Visualizing Correlation Vector Math

In this post I'll share some visualizations I made while taking Dan Boschen's DSP for Wireless Communications course and shared with the rest of the class.

I modified Dan's example code to create Pikchr animations to gain a better intuitive understanding of an very important concept in DSP: correlation.

I highly recommend his courses for anyone interested in learning more about digital signal processing fundamentals and/or refreshing their skills. I was exposed to some DSP in college but never took a proper DSP class, and it always helps to fill in gaps in the rest of my self-taught knowledge. His courses are a fantastic deal, in my opinion.

Correlation

One point Dan emphasizes is the importance of correlation as a foundation of many signal processing tasks, such as the Fourier and Laplace transforms, FIR filters, CDMA, etc.¹

In discrete time,² a correlation has this form: \[\sum f[n]g^{\ast}[n]\]

In this abstract form, it isn't immediately obvious what this is useful for, or why the complex conjugate of \(g[n]\) is used.

In short, \(f[n]\) represents a complex valued input signal sampled at regular intervals, and \(g[n]\) represents some complex waveform we might expect to see in the signal. If the expected waveform is present, then the correlation will sum to a larger magnitude than if the waveform is not present. The correlation provides a measure how similar the two signals are. A stronger presence will have a larger correlation magnitude than a weaker one.
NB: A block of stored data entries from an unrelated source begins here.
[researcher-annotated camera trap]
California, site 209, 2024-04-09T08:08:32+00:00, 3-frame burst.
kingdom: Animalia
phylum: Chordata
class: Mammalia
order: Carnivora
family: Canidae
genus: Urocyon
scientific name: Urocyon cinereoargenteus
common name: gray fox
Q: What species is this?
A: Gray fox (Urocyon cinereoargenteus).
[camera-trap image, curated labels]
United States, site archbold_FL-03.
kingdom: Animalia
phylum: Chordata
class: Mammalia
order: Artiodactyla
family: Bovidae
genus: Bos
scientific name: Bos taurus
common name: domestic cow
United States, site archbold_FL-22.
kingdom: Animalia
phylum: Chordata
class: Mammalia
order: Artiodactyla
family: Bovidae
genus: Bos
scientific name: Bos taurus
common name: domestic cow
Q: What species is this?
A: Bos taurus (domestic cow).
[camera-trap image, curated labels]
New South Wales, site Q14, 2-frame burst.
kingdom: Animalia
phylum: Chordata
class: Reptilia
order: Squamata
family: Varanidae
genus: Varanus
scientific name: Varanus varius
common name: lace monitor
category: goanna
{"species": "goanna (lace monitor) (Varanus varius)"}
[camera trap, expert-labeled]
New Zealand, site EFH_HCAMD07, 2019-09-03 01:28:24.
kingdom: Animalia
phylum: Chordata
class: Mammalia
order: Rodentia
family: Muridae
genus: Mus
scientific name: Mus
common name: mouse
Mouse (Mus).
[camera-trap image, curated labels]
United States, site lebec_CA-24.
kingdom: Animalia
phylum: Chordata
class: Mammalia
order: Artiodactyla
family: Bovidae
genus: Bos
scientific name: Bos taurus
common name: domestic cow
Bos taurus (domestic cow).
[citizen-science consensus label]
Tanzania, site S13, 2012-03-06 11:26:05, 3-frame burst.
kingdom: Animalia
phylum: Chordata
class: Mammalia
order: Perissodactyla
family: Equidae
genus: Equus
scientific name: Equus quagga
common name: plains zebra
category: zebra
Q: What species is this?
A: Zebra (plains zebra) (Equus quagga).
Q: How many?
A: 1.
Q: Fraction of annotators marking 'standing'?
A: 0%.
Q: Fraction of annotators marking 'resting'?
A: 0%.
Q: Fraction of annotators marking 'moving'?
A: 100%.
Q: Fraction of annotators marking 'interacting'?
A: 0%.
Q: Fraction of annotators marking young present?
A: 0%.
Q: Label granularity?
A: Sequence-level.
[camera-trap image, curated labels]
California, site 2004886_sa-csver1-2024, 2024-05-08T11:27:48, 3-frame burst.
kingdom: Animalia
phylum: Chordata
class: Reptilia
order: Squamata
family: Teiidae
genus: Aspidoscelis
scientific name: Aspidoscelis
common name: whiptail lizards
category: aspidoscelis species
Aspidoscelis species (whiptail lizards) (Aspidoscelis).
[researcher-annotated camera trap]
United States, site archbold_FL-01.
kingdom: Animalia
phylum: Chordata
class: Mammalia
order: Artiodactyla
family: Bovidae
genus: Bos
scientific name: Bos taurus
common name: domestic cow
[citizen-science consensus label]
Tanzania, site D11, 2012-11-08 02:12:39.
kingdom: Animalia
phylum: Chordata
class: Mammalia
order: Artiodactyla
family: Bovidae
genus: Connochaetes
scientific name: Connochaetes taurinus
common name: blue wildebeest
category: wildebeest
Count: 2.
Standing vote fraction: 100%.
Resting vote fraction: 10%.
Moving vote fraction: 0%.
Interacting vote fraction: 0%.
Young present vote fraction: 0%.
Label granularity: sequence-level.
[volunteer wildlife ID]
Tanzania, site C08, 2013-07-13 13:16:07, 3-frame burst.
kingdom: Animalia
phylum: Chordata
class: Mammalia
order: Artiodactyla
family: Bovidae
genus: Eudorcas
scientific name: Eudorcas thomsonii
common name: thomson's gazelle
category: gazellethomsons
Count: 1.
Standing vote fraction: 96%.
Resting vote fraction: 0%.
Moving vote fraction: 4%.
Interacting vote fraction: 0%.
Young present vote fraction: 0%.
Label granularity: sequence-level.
A frequent and very useful "test signal" to compare an input against is a unit-magnitude complex sinusoid, \(e^{j\omega t}\). This is the core of the Fourier transform and it's variants.³

If \(f[n]\) and \(g[n]\) are in phase with each other then multiplying \(f[n]\) by the conjugate \(g^{\ast}[n]\) causes the phase to cancel and the resulting vector will land on the positive real axis (zero phase).⁴ Summing a bunch of vectors on the positive real axis results in a longer vector on the real axis and thus a larger magnitude. As we'll see in the visualizations of this vector math, signals that do not match in frequency sum to smaller magnitudes.

Visualizations

In the following examples, the input signal \(f\) is a 3 Hz sine wave, but let's pretend we don't know that yet. How would we know what frequency or frequencies are present in the input? By evaluating multiple correlations while sweeping the test frequency.

That's what's shown in the following animation. The input signal is the same in every frame (3 Hz sine wave), but the test signal is swept from 0 Hz to 4 Hz. The animations correlate 50 samples of the input and test signal.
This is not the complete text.